"Finding
Your Fit"
(Santa Monica Magazine, July
2004)
When my teenage self wanted to get in
shape, they told me the quickest way would be to join the Army. They
may have been right. Who knows. But at this age of no return, I
opt for the next best thing. I've joined the Army fitness trainer
Sonki Hong, who conducts daily boot camp sessions for civilians at various
outdoor locations. Cadets at Camp Sonki range from adolescent to
senior. Like many others, I'm right in the middle. There are
three daily sessions, two in the morning and one in the evening.
Although I was never an early bird, I've found that morning workouts give me
energy to get through the day, so I opt for the first class at 0630 and the
reveille that it requires.
Before my first session, I learned that Captain Hong had
been a master fitness trainer for the U.S. Army, and had graduated at the
top of his class from West Point in fitness ranking and had years of martial
arts training. So I expected the most brutal of leadership styles, a
steely voice and eyes drilling through the morning fog.
But my
perception couldn't have been further from reality. Sonki is at once
disarming, coy even. Never has the negative escaped his lips.

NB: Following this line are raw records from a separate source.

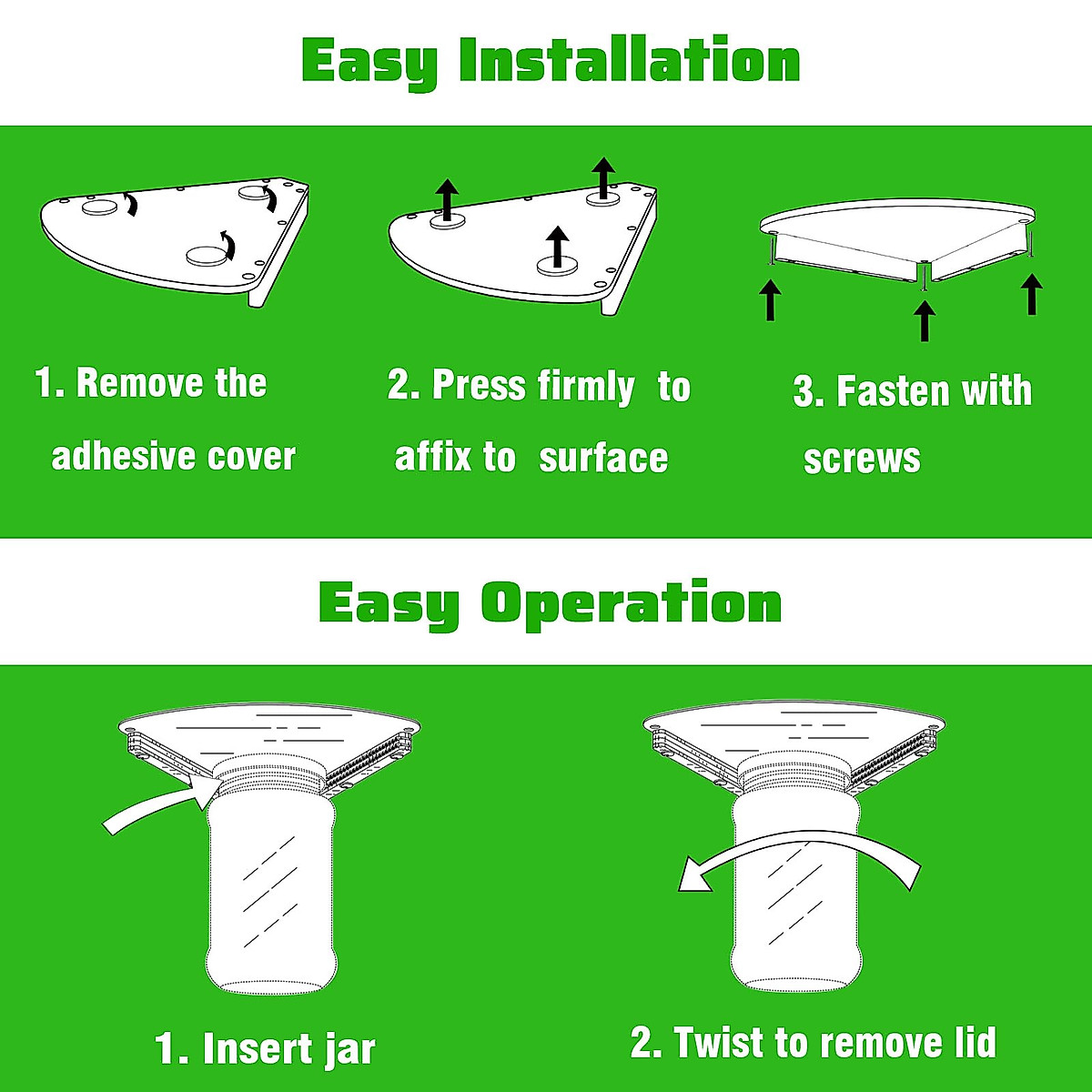 Easy Installation

1. Remove the adhesive cover

2. Press firmly to affix to surface

3. Fasten with screws

Easy Operation

1. Insert jar

2. Twist to remove lid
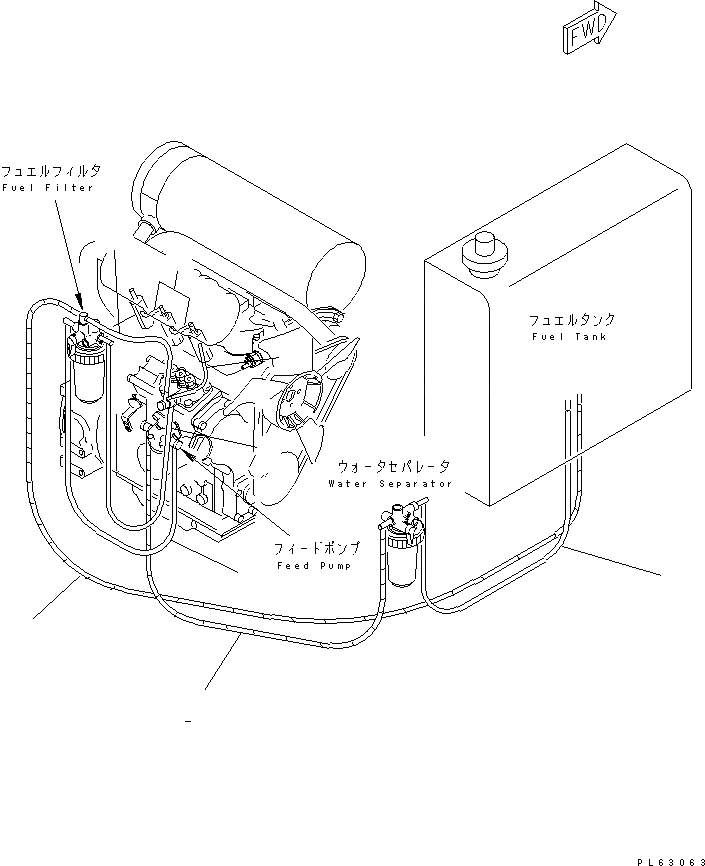 FWD

フュエルフィルタ
Fuel Filter

フュエルタンク
Fuel Tank

ウォータセパレータ
Water Separator

フィードポンプ
Feed Pump

-

PL63063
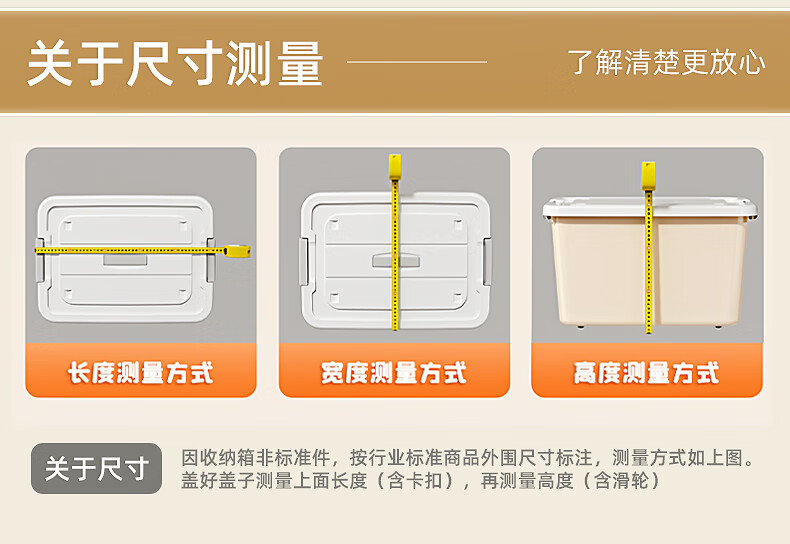 关于尺寸测量

了解清楚更放心

长度测量方式

宽度测量方式

高度测量方式

关于尺寸

因收纳箱非标准件，按行业标准商品外围尺寸标注，测量方式如上图。盖好盖子测量上面长度（含卡扣），再测量高度（含滑轮）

He's the type that, when you arrive, greets you personally with a warm
smile. And then he kills you.
All exercises take place outdoors and
without any equipment, except for resistance bands. There is a lot of
running involved. And jumping. And stretching. And
kicking. The next day is a completely different circuit, to give those
sore parts a chance to recover. You learn to do these things on your
own for the rest of your life. But the guidance and camaraderie that
comes with these spiritual sunup and sundown sessions, is what has 75% of
all students returning after the initial five-week course.

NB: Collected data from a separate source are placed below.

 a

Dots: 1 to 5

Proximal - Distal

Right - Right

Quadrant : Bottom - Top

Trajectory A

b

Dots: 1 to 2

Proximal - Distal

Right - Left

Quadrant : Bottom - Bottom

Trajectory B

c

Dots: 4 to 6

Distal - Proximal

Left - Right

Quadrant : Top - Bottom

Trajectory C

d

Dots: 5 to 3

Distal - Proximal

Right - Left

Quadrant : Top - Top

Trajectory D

Everyone has physical limitations and this is where those
limitations are met, and then bulldozed aside. I came to Sonki in
physical condition just slightly above average for a healthy man my age.
Five weeks later I feel, that if I had ever been in this good of shape
before, I don't remember when that was or how it felt. When the
initial pain subsided, I became Kevin Spacey's character in American
Beauty, feeling as though something had awaken inside of me, that stuck
parts had come free. Though I had never experienced a full-on midlife
crisis, I realize, comparing my new body with the one I had in January, why
I was supposed to have. Close call, I guess.